Static analysis can be used to detect kinds of errors that are often missed when using dynamic analysis techniques alone. For example, static analysis may detect an illegal operation that is contained in a rarely traversed or otherwise hard-to-test conditional branch code path that is rarely visited during operation of the software, and that therefore, easily could go undetected during dynamic analysis. Static analysis ordinarily involves use of a variety of different static analysis programs/software tools often referred to as ‘checkers’ to evaluate code paths to identify different kinds of vulnerabilities and/or errors. For example, checkers can be used to detect syntax errors, functions without return values, variables that have been declared but not used, inadvisable automatic type conversions, tainted data, integer overflows, global-variable inconsistencies, problems associated with using modules (e.g., missing or invalid modules or input/export mismatches), to name just a few.
Dynamic analysis and static analysis techniques have been developed that utilize information generated during a build process to identify the code that is to be subjected to analysis. Modern software typically is developed using a modular approach. Teams of programmers may work on different modules or portions of the software. Consequently, source code, compilers, and ancillary software components often are distributed across many different directories and systems. As a result of this complexity, software developers typically use build management utilities such as the “make” program to assist in the process of building executable code.

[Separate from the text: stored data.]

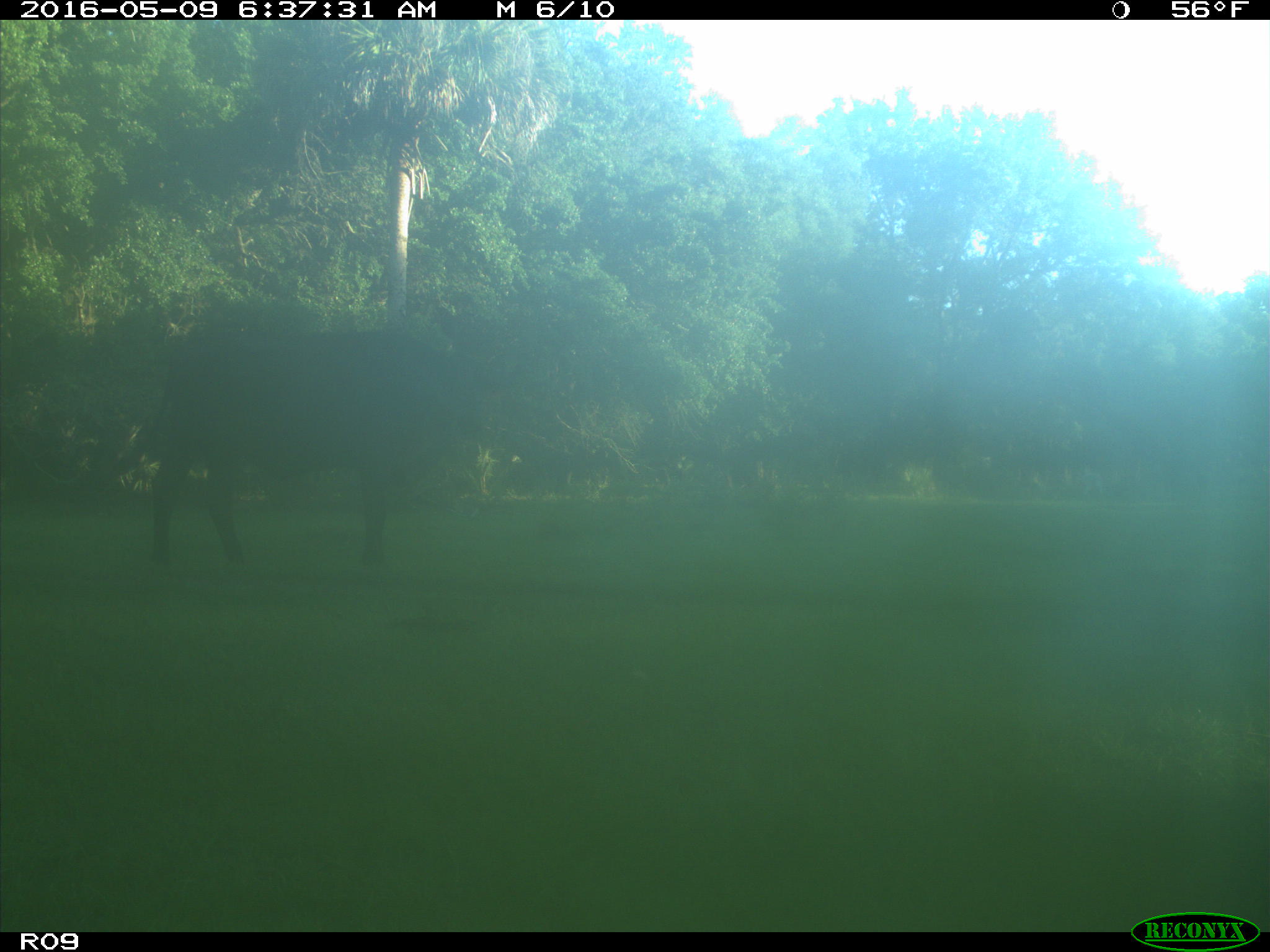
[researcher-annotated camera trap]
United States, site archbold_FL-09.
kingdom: Animalia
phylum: Chordata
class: Mammalia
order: Artiodactyla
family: Bovidae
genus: Bos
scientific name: Bos taurus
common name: domestic cow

Dynamic analysis and static analysis can take advantage of the build process by intercepting information about the code generated during a build process and using the information to identify the code to be analyzed. During a typical software development process, source code is compiled to produce an executable script in a high-level programming language, byte code that needs to be further interpreted by an interpreted program, and/or executable binary code that runs directly on the CPU. Different portions of the software may be written using different programming languages that require the use of different compilers, for example. Moreover, different compilers may be used to compile different portions of the source code, even when all of the code is written in the same language. For example, different compilers may produce executable code that runs on computer systems with different microprocessors. A ‘build’ process, which involves identifying the source code files associated with a program and establishing appropriate directory locations, compiler names, and other compilation settings involves many steps, and software developers typically automate such a build process using what typically is referred to as a build program. Both dynamic analysis and static analysis processes may leverage information about source code that is made available during the build process by intercepting information that identifies the code to be statically analyzed. Commonly owned U.S. Pat. No. 7,340,726 invented by Chelf et al. describes examples of some known static analysis techniques that leverage information about code made available during a build process.
Dynamic analysis can require a large amount of computing resources and can be time consuming. During a software development process, there may not be adequate computing resources or adequate time to run all possible tests. Therefore, there is a need to prioritize the tests such that higher priority tests run before lower priority tests.